Redirect Neo4j logs to sysout (using rsyslog)

knowledge-base
logs-logging

(Jose Rocha) #1

Sometimes - due to organizational requirements, security, indexing or plain convenience - we want to output all of our application logs to Linux's sysout. While Neo4j doesn't offer this feature, we can use RSYSLOG (www.rsyslog.com) to achieve that and we can do this in 6 easy steps.

Steps:


  1. Install rsyslog dependencies
  2. Install rsyslog
  3. Edit rsyslog.conf to accept arbitrary files to be added
  4. Create configuration file for rsyslog to read from Neo4j
  5. Restart rsyslog
  6. Check the results

1. Install rsyslog dependencies

Installing rsyslog requires installing a lot of dependencies. In our test environment, we had to install the following dependencies/libraries: libee, libstr, libjson0, libjson0-dev, uuid, libgcrypt11-dev, python-docutils, zlib1g-dev

You should refer to rsyslog's installation guide (http://www.rsyslog.com/newbie-guide-to-rsyslog) and check the Preliminary actions chapter.

Installing these dependencies may involve following the step-by-step instruction on the Preliminary actions chapter, or use the command sudo apt-get install <dependency>. Nevertheless, for rsyslog to install correctly, all dependencies must be installed.


Since it depends on what you have installed in your machine, you'll only know if you're missing some dependencies when actually installing rsyslog. If this happens, install the dependency and try again.


2. Install rsyslog

Now that you've installed all required dependencies mentioned in the rsyslog guide, you can proceed to the installation of rsyslog itself. You can again refer to rsyslog's installation guide (http://www.rsyslog.com/newbie-guide-to-rsyslog) and follow the How to install rsyslog steps. However, to get rsyslog to work with arbitrary files, you need to explicitly install that module. In the step-by-step guide in rsyslog's website, on step 4 (Type “./configure –prefix=/usr”), you need to run the following command instead:

./configure --prefix=/usr **--enable-imfile**

Failing to do this will result in a successful installation but the module we will be using won't be installed so the redirection will not work.

3. Edit rsyslog.conf

Now that rsyslog is intalled, we need to edit rsyslog.conf to work with arbitrary files. To do so, we must edit the file /etc/rsyslog.conf and add the following line to the MODULES section of the file:

$ModLoad imfile

This will enable the usage of rsyslog with any file you define.
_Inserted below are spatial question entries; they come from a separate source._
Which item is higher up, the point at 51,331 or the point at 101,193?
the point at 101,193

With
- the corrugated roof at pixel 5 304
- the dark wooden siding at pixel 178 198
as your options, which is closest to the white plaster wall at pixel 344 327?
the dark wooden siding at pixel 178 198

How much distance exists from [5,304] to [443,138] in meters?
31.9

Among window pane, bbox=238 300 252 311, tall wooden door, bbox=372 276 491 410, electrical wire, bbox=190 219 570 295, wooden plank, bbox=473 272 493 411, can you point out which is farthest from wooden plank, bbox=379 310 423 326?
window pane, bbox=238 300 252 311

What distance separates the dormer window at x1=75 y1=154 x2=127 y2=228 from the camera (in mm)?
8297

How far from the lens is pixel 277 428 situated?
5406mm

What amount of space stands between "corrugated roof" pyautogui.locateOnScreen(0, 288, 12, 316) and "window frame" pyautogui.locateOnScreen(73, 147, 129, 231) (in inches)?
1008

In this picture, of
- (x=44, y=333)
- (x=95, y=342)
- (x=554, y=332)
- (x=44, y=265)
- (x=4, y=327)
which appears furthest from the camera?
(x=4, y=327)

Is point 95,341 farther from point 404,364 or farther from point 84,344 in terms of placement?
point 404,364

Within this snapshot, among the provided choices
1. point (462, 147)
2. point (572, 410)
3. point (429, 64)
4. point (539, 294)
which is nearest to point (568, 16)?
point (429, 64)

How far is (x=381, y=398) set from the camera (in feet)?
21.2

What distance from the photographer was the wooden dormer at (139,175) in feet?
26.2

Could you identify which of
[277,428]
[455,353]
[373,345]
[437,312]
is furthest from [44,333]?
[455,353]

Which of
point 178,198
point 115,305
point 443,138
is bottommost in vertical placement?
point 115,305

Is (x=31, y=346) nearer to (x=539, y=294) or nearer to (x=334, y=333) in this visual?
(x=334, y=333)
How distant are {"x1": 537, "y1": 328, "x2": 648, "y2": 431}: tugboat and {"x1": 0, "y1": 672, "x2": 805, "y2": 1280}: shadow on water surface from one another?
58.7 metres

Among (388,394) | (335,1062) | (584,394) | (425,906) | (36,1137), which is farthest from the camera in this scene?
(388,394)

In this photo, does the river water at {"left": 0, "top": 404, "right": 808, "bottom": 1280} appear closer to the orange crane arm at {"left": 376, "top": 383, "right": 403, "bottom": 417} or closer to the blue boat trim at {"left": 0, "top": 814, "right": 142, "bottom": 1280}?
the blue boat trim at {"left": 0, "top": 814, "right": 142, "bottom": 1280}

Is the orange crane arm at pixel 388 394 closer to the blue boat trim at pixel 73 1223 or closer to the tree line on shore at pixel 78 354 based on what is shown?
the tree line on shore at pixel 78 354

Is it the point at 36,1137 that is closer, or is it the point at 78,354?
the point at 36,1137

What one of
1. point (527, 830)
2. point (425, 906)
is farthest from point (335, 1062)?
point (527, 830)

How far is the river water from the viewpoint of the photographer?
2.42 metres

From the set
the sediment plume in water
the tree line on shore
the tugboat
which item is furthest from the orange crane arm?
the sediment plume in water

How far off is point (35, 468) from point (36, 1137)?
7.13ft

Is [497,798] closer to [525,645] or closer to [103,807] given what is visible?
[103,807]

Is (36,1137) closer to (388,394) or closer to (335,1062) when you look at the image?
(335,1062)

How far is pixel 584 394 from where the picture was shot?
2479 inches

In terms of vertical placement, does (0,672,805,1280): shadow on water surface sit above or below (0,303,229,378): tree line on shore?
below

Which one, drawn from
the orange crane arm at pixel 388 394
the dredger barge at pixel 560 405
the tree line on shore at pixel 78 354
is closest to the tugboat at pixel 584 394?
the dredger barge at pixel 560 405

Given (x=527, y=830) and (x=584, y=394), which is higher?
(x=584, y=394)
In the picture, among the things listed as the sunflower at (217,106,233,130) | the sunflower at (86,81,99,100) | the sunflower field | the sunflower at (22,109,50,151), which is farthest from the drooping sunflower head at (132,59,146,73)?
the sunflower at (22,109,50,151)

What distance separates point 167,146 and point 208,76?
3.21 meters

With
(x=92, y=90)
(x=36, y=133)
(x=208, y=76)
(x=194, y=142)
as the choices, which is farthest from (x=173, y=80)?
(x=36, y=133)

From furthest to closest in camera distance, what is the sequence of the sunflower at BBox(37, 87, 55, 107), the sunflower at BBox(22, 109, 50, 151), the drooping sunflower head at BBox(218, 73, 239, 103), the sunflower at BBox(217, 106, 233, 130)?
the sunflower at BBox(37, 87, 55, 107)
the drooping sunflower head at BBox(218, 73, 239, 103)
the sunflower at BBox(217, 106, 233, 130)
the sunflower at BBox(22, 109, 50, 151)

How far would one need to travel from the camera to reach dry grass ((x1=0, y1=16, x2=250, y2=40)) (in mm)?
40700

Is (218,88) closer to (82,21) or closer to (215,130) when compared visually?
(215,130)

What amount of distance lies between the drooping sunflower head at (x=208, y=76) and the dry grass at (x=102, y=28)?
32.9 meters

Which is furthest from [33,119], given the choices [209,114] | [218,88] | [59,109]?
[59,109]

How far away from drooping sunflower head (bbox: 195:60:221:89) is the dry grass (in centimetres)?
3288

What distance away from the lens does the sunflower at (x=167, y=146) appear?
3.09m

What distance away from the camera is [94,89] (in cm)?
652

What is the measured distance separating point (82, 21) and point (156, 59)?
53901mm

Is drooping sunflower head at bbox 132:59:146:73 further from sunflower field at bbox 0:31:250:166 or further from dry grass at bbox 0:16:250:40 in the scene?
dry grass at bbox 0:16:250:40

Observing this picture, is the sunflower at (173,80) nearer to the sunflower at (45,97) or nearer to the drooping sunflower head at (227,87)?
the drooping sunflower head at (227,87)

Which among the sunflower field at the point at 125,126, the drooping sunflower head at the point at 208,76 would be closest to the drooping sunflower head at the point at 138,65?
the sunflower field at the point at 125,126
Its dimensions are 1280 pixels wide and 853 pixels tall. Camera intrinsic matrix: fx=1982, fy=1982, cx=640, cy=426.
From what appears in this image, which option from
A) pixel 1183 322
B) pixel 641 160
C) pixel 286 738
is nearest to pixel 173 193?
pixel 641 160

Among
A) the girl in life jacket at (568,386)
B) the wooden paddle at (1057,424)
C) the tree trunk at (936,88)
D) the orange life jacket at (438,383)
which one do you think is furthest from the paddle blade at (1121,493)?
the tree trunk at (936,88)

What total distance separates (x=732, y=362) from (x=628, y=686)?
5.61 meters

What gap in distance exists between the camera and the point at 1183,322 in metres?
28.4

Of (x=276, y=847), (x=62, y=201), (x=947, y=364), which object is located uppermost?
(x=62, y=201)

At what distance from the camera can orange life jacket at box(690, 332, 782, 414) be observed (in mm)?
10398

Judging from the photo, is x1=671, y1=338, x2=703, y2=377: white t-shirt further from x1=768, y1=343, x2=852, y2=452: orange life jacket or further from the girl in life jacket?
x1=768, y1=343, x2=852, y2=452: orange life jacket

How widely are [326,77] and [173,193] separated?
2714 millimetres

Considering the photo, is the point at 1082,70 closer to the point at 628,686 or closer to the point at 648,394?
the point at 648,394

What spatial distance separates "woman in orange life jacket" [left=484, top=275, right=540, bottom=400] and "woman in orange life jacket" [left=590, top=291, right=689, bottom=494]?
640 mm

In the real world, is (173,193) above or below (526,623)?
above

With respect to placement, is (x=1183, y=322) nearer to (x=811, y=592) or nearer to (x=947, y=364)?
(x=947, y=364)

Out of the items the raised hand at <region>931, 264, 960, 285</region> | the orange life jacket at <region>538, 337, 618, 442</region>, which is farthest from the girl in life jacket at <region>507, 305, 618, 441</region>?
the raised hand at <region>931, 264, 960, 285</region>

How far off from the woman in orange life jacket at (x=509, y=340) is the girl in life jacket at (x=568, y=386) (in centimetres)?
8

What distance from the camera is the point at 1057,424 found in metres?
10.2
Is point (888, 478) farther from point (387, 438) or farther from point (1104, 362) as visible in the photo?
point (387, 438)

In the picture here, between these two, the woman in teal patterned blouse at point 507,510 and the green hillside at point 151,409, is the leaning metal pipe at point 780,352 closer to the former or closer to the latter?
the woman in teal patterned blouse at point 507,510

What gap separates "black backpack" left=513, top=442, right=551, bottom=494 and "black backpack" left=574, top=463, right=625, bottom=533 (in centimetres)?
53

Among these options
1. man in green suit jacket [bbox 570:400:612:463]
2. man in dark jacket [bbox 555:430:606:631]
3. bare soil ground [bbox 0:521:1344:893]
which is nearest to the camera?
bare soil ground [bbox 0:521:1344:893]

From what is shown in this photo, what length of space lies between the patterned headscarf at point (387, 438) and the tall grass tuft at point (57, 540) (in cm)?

Also make sure the following line is not commented: $IncludeConfig /etc/rsyslog.d/*.conf. We will need this for the next step.


4. Create neo4j.conf file

We are now going to create the configuration file that enables the redirection from Neo4j's logs to sysout.

Create a new file on /etc/rsyslog.d (ie: neo4j_debug.conf), edit it and add the following to the file (I will use as example the debug.log of version 3.0.7):

$InputFileName /neo/neo4j-enterprise-3.0.7/logs/debug.log
$InputFileTag neo4j_debug
$InputFileStateFile neo4j_debug
$InputFileSeverity info
$InputFileFacility local7
$InputRunFileMonitor
$InputFilePersistStateInterval 1000

(while I used version 3.0.7 on $InputFileName, you should use the full path to your desired log file)

5. Restart rsyslog

Everything is now configured and we just need to restart rsyslog service:

service rsyslog restart

6. Check the results

If everything was successful, we should have Neo4j's debug.log now being replayed in the sysout file. You can verify this by verifying the sysout file itself (/var/log/syslog).

You can redirect as many files you want. In order to do so, you only need follow step 4 and create a new .conf file for the new log you wish to be redirected.